**Extrait du document:**

Tahiti Infos

Les marchés publics de Tumara'a épinglés


Tahiti, le 25 octobre 2020 – Le dernier rapport de la chambre territoriale des comptes consacré à la gestion de la commune de Tumara'a dépeint une "situation financière sans risque" malgré un "pilotage budgétaire perfectible". Mais il s'attarde également sur les nombreuses et récurrentes irrégularités constatées dans le passage et l'attribution des marchés publics de la commune dirigée par Cyril Tetuanui.
 
Jeudi dernier, le conseil municipal de la commune de Tumara'a a étudié le rapport d'observations définitives de la chambre territoriale des comptes consacré à la gestion de la municipalité dirigée par Cyril Tetuanui. Un rapport de près de 70 pages que Tahiti Infos s'est procuré, et qui dépeint globalement une "situation financière sans risques" de la commune malgré un "pilotage budgétaire perfectible" (voir encadré). En revanche, deux longues parties du rapport s'attardent sur des irrégularités et invraisemblances manifestement nombreuses de la commune dans la passation des marchés publics… Ceci alors que le maire de la commune, Cyril Tetuanui, a déjà été condamné à deux reprises ces dernières années pour des atteintes à la probité relevant de sa gestion communale. Condamnations qui n'ont néanmoins pas empêché le tāvana d'être réélu aux dernières municipales et de conserver la confiance du Tapura d'Edouard Fritch qui l'a également reconduit dans ses fonctions de président du Syndicat pour la promotion des communes (SPC).

**Consigne A:**
Restituez le passage de l'article sur les marchés publics de Tumara'a compris entre "Tahiti, le 25" et "commune dirigée par Cyril Tetuanui.", bornes incluses.
**Consigne B:**
Prolongez l'article sur les marchés publics de Tumara'a au-delà de sa dernière phrase.
Les items ci-dessous forment un matériau indépendant de l'article.

(Extraits de données de régions annotées)
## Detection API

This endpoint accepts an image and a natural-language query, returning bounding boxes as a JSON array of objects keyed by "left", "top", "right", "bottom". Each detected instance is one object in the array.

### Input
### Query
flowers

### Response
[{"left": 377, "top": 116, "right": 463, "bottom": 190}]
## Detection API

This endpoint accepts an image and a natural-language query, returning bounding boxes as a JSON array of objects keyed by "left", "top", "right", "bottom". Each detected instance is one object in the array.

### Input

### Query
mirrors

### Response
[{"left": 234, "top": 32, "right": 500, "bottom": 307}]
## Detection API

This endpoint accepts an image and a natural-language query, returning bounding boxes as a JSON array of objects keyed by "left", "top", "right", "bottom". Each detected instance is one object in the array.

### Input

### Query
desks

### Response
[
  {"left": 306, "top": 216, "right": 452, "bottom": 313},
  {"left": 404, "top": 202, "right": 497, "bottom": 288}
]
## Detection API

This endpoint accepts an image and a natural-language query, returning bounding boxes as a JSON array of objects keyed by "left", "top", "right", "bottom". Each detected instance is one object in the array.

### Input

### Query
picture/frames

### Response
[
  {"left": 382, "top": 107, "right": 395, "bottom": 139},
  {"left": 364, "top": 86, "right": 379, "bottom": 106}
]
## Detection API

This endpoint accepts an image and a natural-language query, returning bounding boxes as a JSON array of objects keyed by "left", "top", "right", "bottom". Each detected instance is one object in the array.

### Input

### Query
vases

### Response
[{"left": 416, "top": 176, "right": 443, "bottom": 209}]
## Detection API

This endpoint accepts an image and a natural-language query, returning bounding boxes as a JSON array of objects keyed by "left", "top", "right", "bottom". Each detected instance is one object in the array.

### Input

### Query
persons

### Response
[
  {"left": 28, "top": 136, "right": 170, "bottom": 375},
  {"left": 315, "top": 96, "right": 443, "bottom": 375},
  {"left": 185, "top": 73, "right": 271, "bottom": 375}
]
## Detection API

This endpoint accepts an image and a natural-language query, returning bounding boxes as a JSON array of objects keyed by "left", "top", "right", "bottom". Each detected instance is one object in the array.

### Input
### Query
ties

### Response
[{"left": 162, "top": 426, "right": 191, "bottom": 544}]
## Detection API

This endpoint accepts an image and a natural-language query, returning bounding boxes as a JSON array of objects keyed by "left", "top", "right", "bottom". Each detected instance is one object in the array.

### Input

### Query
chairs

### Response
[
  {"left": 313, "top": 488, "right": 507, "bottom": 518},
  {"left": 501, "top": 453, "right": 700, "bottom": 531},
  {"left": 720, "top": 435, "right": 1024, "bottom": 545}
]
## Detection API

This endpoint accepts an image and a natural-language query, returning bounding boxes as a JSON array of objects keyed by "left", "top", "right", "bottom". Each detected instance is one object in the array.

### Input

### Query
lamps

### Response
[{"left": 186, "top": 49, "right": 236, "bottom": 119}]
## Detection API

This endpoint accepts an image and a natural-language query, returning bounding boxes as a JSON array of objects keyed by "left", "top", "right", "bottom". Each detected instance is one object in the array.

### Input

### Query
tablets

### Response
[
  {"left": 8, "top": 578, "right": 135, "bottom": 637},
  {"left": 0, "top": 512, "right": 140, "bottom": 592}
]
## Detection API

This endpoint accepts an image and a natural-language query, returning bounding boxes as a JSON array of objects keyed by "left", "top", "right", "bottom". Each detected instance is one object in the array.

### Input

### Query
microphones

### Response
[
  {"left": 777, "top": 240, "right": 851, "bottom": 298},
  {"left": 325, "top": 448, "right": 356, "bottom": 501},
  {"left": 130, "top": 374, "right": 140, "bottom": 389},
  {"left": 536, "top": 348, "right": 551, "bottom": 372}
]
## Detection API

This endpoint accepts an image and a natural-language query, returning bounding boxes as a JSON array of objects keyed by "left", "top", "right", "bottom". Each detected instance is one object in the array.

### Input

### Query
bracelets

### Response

**Corrigé A:**
Tahiti, le 25 octobre 2020 – Le dernier rapport de la chambre territoriale des comptes consacré à la gestion de la commune de Tumara'a dépeint une "situation financière sans risque" malgré un "pilotage budgétaire perfectible". Mais il s'attarde également sur les nombreuses et récurrentes irrégularités constatées dans le passage et l'attribution des marchés publics de la commune dirigée par Cyril Tetuanui.

**Corrigé B:**
Deux projets emblématiques
 
La chambre détaille dans son rapport deux opérations d'investissement de la commune : la rénovation de l'école Vaiaau et le projet de développement du tourisme nautique à Tumara'a. Pour la première, le rapport précise que la rénovation, divisée en quatre phases distinctes, "s'est étalée sur une période de six ans pour une opération qui ne peut pas être qualifiée de complexe". Si le problème du dépassement des coûts est évoqué par la juridiction, le rapport s'interroge à plusieurs reprises sur des problèmes survenus dans la passation de marchés publics dans le cadre de cette rénovation. En effet, après avoir "découpé artificiellement" la rénovation de l'école en plusieurs opérations, la commune a dû lancer plusieurs procédures distinctes et parfois "sources de complexité". En 2015, par exemple, pour le choix d'un maître d'œuvre sur la seconde phase du projet, la commune a décidé de rendre sa consultation infructueuse "sans motivation" alors qu'une offre inférieure de 26% au montant estimatif "était conforme". Finalement, après une seconde procédure, le maître d'œuvre choisi pour la première phase sera aussi celui choisi pour la deuxième "par nécessité d'assurer la continuité des ouvrages, bien que son offre de prix soit plus élevée". Pour la troisième phase, le rapport de la chambre pointe encore des problèmes de procédure dans certains marchés. Des rapports d'analyse des offres "lacunaires" ou remis "après" la décision de déclarer les lots infructueux (!). De nouvelles décisions -sans "aucune motivation"- déclarant des marchés "sans suite" malgré des candidatures valables…
 
Pour le projet de développement du tourisme nautique, la chambre commence par relever qu'il ne s'agit pas d'une compétence de la commune. Le projet sera d'ailleurs par la suite jugé trop "complexe à mener pour les services techniques de la commune" et n'aboutira pas intégralement par crainte d'un lourd dépassement de budget. Et là encore, le rapport relève "une procédure de passation des marchés non maîtrisée". Un marché de fourniture de matériaux qui "aurait dû être déclaré infructueux en raison d'une offre non conforme" mais qui a finalement été attribué au candidat pratiquant les prix les plus élevés… Un autre marché dont l'acte d'engagement fait apparaître un montant plus élevé que celui prévu par la délibération autorisant le maire à signer… Et finalement, donc, un projet "dès l'origine sous-estimé" prévu pour 45 millions de Fcfp, mais stoppé à 41 millions de Fcfp en abandonnant la construction d'un deuxième quai pour un budget prévisionnel de 17,7 millions qui aurait fait exploser la facture.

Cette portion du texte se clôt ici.